EXERCISE GOAL: Output the stretch from the line containing "At what distance from the camera" through the end of the records as a JSON list of strings, one string per line, leaving out blank lines and including both ends.

Scene question records
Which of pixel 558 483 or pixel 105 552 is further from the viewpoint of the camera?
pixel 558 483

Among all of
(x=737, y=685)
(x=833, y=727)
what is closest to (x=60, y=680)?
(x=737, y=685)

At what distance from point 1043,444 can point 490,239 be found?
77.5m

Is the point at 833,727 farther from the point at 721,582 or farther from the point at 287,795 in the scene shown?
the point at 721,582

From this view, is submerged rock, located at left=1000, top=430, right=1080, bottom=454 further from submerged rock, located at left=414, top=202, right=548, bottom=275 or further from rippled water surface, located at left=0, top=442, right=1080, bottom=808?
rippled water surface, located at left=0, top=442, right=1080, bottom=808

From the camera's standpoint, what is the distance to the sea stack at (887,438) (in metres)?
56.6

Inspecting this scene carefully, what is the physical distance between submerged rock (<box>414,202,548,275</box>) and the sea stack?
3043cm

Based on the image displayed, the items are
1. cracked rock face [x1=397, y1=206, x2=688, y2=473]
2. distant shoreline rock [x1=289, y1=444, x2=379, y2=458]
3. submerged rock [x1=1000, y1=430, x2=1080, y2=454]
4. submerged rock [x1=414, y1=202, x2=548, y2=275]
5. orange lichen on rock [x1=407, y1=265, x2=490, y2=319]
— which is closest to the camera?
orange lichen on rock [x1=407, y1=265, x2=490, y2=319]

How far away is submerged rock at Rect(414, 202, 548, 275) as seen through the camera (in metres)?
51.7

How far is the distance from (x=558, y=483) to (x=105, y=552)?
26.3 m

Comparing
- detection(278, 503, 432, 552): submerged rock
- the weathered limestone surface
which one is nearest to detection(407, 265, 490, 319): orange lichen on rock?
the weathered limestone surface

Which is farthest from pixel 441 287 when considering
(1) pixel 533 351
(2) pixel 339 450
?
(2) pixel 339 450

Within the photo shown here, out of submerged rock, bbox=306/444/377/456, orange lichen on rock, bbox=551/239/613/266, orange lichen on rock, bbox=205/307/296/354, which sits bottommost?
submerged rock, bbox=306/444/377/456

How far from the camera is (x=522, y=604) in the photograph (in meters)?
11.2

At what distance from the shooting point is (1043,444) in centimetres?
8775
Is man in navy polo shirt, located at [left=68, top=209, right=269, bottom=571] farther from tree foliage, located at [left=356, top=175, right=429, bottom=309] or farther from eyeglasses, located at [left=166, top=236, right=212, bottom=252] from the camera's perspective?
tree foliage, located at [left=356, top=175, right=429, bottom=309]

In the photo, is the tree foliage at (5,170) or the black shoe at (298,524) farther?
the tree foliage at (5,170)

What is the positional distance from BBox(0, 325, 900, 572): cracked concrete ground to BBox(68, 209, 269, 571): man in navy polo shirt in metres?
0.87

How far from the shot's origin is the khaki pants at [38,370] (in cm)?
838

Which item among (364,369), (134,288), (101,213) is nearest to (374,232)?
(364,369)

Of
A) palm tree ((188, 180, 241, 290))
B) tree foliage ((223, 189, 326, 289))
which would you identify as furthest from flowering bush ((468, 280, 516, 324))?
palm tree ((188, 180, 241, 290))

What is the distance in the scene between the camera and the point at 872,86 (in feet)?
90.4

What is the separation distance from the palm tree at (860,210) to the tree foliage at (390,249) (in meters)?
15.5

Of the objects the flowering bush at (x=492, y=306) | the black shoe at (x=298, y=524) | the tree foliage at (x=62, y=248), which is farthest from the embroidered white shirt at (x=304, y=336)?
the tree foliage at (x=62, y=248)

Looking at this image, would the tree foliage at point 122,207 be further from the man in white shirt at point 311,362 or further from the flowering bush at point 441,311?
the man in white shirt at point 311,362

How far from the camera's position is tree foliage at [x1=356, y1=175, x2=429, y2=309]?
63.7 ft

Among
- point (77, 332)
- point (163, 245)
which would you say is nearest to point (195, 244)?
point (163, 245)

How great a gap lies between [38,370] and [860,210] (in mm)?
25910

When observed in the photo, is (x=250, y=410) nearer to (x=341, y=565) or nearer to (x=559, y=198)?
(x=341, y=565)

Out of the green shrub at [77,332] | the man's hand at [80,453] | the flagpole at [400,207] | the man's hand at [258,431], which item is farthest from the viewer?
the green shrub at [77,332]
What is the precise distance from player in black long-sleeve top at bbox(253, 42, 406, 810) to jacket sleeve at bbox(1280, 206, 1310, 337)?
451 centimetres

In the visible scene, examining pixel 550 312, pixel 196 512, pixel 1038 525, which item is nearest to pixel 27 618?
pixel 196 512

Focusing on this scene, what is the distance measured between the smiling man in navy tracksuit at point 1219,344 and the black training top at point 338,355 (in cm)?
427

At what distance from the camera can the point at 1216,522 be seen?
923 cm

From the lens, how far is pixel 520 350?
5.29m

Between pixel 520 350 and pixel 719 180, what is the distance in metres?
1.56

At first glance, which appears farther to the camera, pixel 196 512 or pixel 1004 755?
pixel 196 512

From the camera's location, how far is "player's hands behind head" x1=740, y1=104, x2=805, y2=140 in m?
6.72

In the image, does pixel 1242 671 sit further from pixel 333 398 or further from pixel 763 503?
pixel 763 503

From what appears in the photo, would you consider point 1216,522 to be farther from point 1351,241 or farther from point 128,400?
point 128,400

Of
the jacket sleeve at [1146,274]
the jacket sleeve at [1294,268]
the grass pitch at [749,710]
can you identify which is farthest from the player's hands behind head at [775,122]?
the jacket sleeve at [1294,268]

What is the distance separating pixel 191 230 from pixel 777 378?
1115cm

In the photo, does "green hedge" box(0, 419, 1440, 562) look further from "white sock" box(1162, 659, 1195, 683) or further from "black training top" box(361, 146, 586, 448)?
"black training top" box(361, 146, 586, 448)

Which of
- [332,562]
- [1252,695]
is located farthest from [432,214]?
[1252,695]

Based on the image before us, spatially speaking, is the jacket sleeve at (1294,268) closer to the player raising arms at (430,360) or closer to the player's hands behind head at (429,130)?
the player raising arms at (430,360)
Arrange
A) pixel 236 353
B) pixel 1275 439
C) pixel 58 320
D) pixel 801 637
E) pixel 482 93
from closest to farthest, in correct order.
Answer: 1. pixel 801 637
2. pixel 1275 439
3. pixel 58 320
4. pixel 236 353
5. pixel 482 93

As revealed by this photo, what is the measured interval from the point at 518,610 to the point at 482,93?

ANSWER FOR THIS EXERCISE:
[
  "At what distance from the camera can the point at 1216,522 be seen?",
  "923 cm",
  "From the lens, how far is pixel 520 350?",
  "5.29m",
  "Between pixel 520 350 and pixel 719 180, what is the distance in metres?",
  "1.56",
  "At first glance, which appears farther to the camera, pixel 196 512 or pixel 1004 755?",
  "pixel 196 512",
  "From the camera's location, how far is \"player's hands behind head\" x1=740, y1=104, x2=805, y2=140 in m?",
  "6.72",
  "In the image, does pixel 1242 671 sit further from pixel 333 398 or further from pixel 763 503?",
  "pixel 763 503",
  "From what appears in the photo, would you consider point 1216,522 to be farther from point 1351,241 or farther from point 128,400?",
  "point 128,400",
  "Of",
  "the jacket sleeve at [1146,274]",
  "the jacket sleeve at [1294,268]",
  "the grass pitch at [749,710]",
  "can you identify which is farthest from the player's hands behind head at [775,122]?",
  "the jacket sleeve at [1294,268]",
  "What is the distance separating pixel 191 230 from pixel 777 378?",
  "1115cm",
  "In the photo, does \"green hedge\" box(0, 419, 1440, 562) look further from \"white sock\" box(1162, 659, 1195, 683) or further from \"black training top\" box(361, 146, 586, 448)?",
  "\"black training top\" box(361, 146, 586, 448)",
  "Which of",
  "- [332,562]",
  "- [1252,695]",
  "is located farthest from [432,214]?",
  "[1252,695]",
  "Based on the image before us, spatially speaking, is the jacket sleeve at (1294,268) closer to the player raising arms at (430,360) or closer to the player's hands behind head at (429,130)?",
  "the player raising arms at (430,360)",
  "Arrange",
  "A) pixel 236 353",
  "B) pixel 1275 439",
  "C) pixel 58 320",
  "D) pixel 801 637",
  "E) pixel 482 93",
  "from closest to farthest, in correct order.",
  "Answer: 1. pixel 801 637",
  "2. pixel 1275 439",
  "3. pixel 58 320",
  "4. pixel 236 353",
  "5. pixel 482 93",
  "As revealed by this photo, what is the measured interval from the point at 518,610 to the point at 482,93?"
]